### Requirement
Write each line of the material exactly as given, from the top through the line that contains "Instrucciones de uso", and omit all pictures.
[[ Supplied entries open ]]
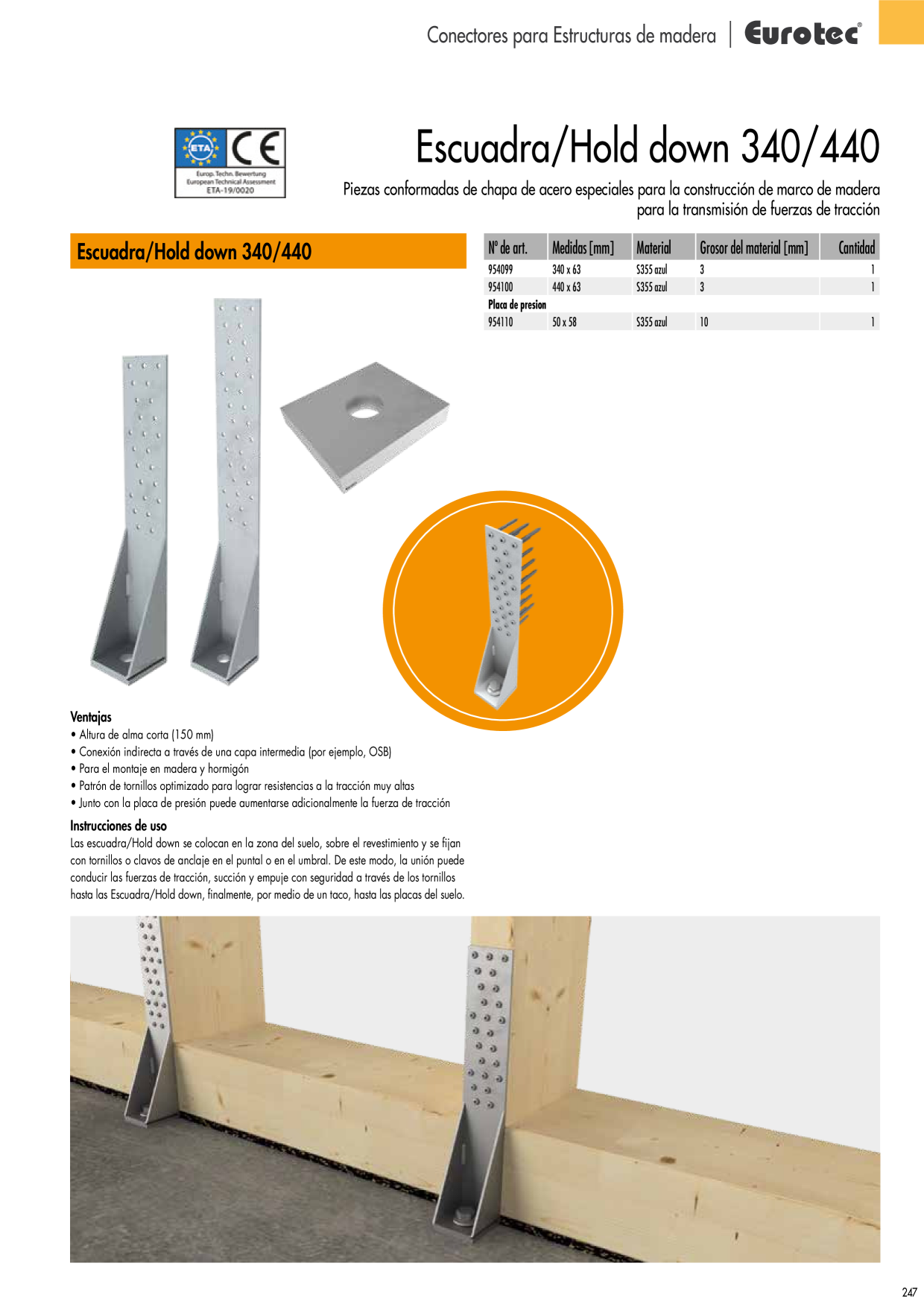 Conectores para Estructuras de madera | Eurotec®

ETA CE
Europ. Techn. Bewertung
European Technical Assessment
ETA-19/0020

Escuadra/Hold down 340/440

Piezas conformadas de chapa de acero especiales para la construcción de marco de madera para la transmisión de fuerzas de tracción

Escuadra/Hold down 340/440

| Nº de art. | Medidas [mm] | Material | Grosor del material [mm] | Cantidad |
|---|---|---|---|---|
| 954099 | 340 x 63 | S355 azul | 3 | 1 |
| 954100 | 440 x 63 | S355 azul | 3 | 1 |
| Placa de presion | | | | |
| 954110 | 50 x 58 | S355 azul | 10 | 1 |

Ventajas
• Altura de alma corta (150 mm)
• Conexión indirecta a través de una capa intermedia (por ejemplo, OSB)
• Para el montaje en madera y hormigón
• Patrón de tornillos optimizado para lograr resistencias a la tracción muy altas
• Junto con la placa de presión puede aumentarse adicionalmente la fuerza de tracción

Instrucciones de uso
Las escuadra/Hold down se colocan en la zona del suelo, sobre el revestimiento y se fijan con tornillos o clavos de anclaje en el puntal o en el umbral. De este modo, la unión puede conducir las fuerzas de tracción, succión y empuje con seguridad a través de los tornillos hasta las Escuadra/Hold down, finalmente, por medio de un taco, hasta las placas del suelo.

247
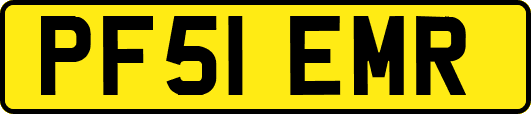 PF51 EMR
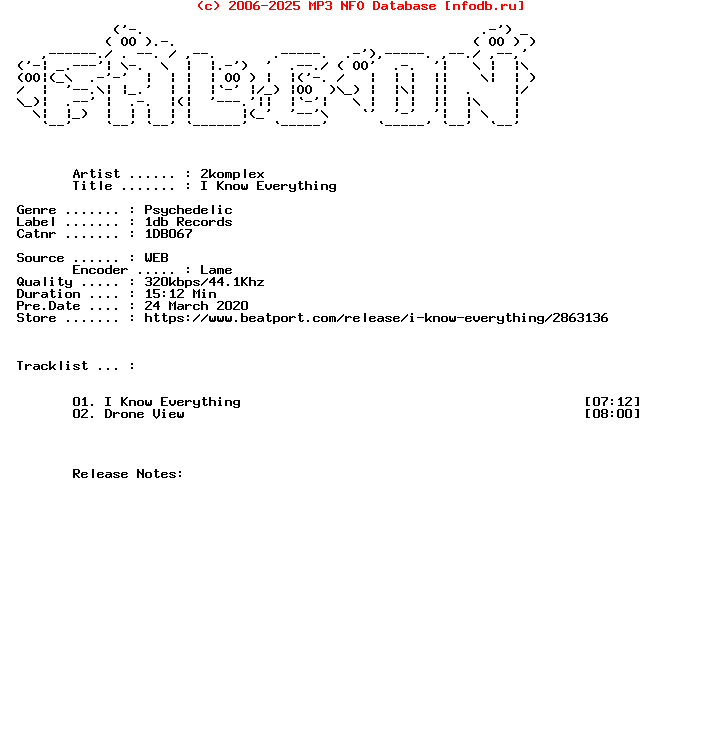 (c) 2006-2025 MP3 NFO Database [nfodb.ru]

Artist ...... : 2komplex
Title ....... : I Know Everything

Genre ....... : Psychedelic
Label ....... : 1db Records
Catnr ....... : 1DB067

Source ...... : WEB
Encoder ..... : Lame
Quality ..... : 320kbps/44.1Khz
Duration .... : 15:12 Min
Pre.Date .... : 24 March 2020
Store ....... : https://www.beatport.com/release/i-know-everything/2863136

Tracklist ... :

01. I Know Everything [07:12]
02. Drone View [08:00]

Release Notes:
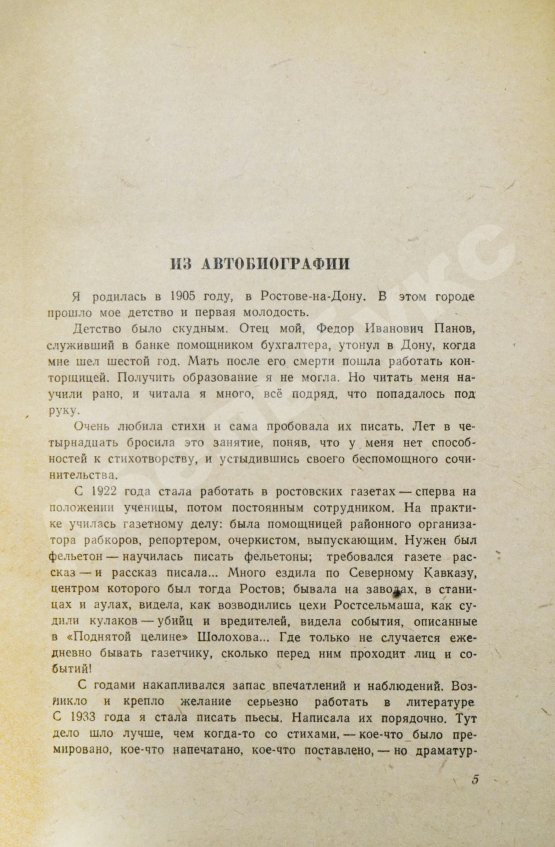 ИЗ АВТОБИОГРАФИИ

Я родилась в 1905 году, в Ростове-на-Дону. В этом городе прошло мое детство и первая молодость.

Детство было скудным. Отец мой, Федор Иванович Панов, служивший в банке помощником бухгалтера, утонул в Дону, когда мне шел шестой год. Мать после его смерти пошла работать конторщицей. Получить образование я не могла. Но читать меня научили рано, и читала я много, всё подряд, что попадалось под руку.

Очень любила стихи и сама пробовала их писать. Лет в четырнадцать бросила это занятие, поняв, что у меня нет способностей к стихотворству, и устыдившись своего беспомощного сочинительства.

С 1922 года стала работать в ростовских газетах — сперва на положении ученицы, потом постоянным сотрудником. На практике училась газетному делу: была помощницей районного организатора рабкоров, репортером, очеркистом, выпускающим. Нужен был фельетон — научилась писать фельетоны; требовался газете рассказ — и рассказ писала... Много ездила по Северному Кавказу, центром которого был тогда Ростов; бывала на заводах, в станицах и аулах, видела, как возводились цехи Ростсельмаша, как судили кулаков — убийц и вредителей, видела события, описанные в «Поднятой целине» Шолохова... Где только не случается ежедневно бывать газетчику, сколько перед ним проходит лиц и событий!

С годами накапливался запас впечатлений и наблюдений. Возникло и крепло желание серьезно работать в литературе С 1933 года я стала писать пьесы. Написала их порядочно. Тут дело шло лучше, чем когда-то со стихами, — кое-что было премировано, кое-что напечатано, кое-что поставлено, — но драматур-

5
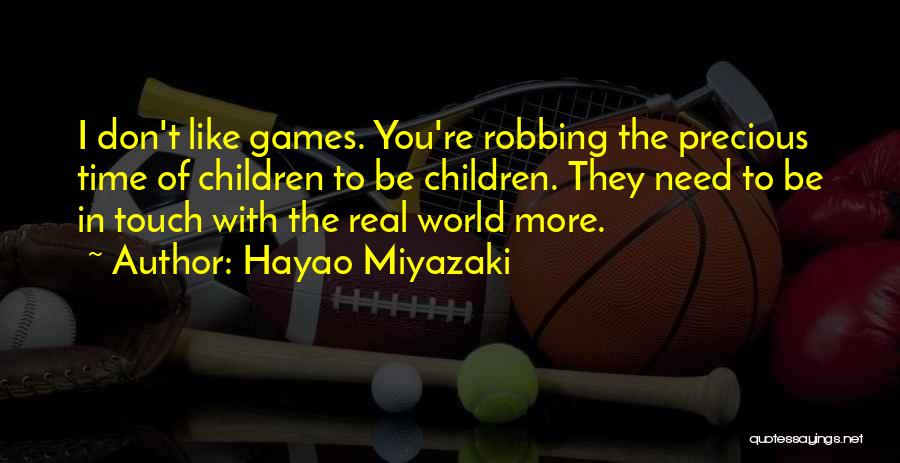 I don't like games. You're robbing the precious time of children to be children. They need to be in touch with the real world more.

~ Author: Hayao Miyazaki

quotessayings.net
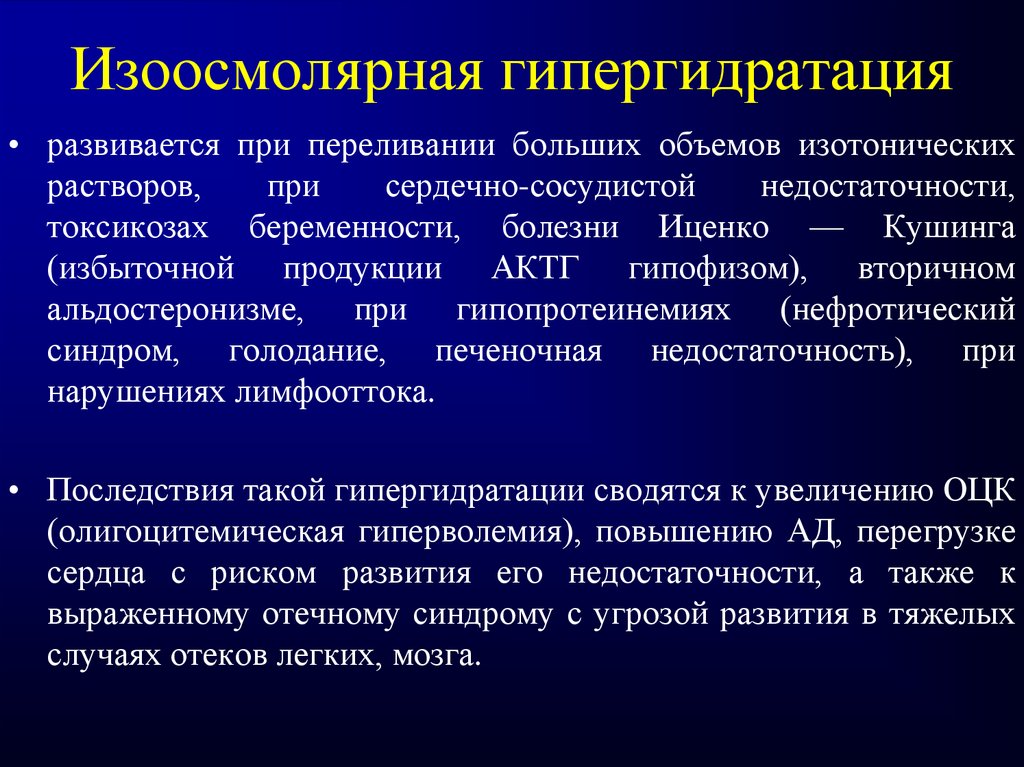 Изоосмолярная гипергидратация

• развивается при переливании больших объемов изотонических растворов, при сердечно-сосудистой недостаточности, токсикозах беременности, болезни Иценко — Кушинга (избыточной продукции АКТГ гипофизом), вторичном альдостеронизме, при гипопротеинемиях (нефротический синдром, голодание, печеночная недостаточность), при нарушениях лимфооттока.

• Последствия такой гипергидратации сводятся к увеличению ОЦК (олигоцитемическая гиперволемия), повышению АД, перегрузке сердца с риском развития его недостаточности, а также к выраженному отечному синдрому с угрозой развития в тяжелых случаях отеков легких, мозга.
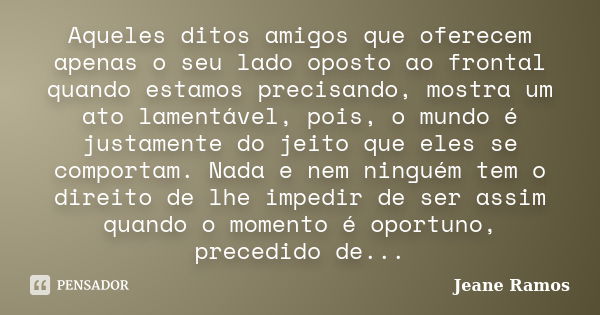 Aqueles ditos amigos que oferecem apenas o seu lado oposto ao frontal quando estamos precisando, mostra um ato lamentável, pois, o mundo é justamente do jeito que eles se comportam. Nada e nem ninguém tem o direito de lhe impedir de ser assim quando o momento é oportuno, precedido de...

PENSADOR

Jeane Ramos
[[ Supplied entries closed ]]
### Response box
 Conectores para Estructuras de madera | Eurotec®

ETA CE
Europ. Techn. Bewertung
European Technical Assessment
ETA-19/0020

Escuadra/Hold down 340/440

Piezas conformadas de chapa de acero especiales para la construcción de marco de madera para la transmisión de fuerzas de tracción

Escuadra/Hold down 340/440

| Nº de art. | Medidas [mm] | Material | Grosor del material [mm] | Cantidad |
|---|---|---|---|---|
| 954099 | 340 x 63 | S355 azul | 3 | 1 |
| 954100 | 440 x 63 | S355 azul | 3 | 1 |
| Placa de presion | | | | |
| 954110 | 50 x 58 | S355 azul | 10 | 1 |

Ventajas
• Altura de alma corta (150 mm)
• Conexión indirecta a través de una capa intermedia (por ejemplo, OSB)
• Para el montaje en madera y hormigón
• Patrón de tornillos optimizado para lograr resistencias a la tracción muy altas
• Junto con la placa de presión puede aumentarse adicionalmente la fuerza de tracción

Instrucciones de uso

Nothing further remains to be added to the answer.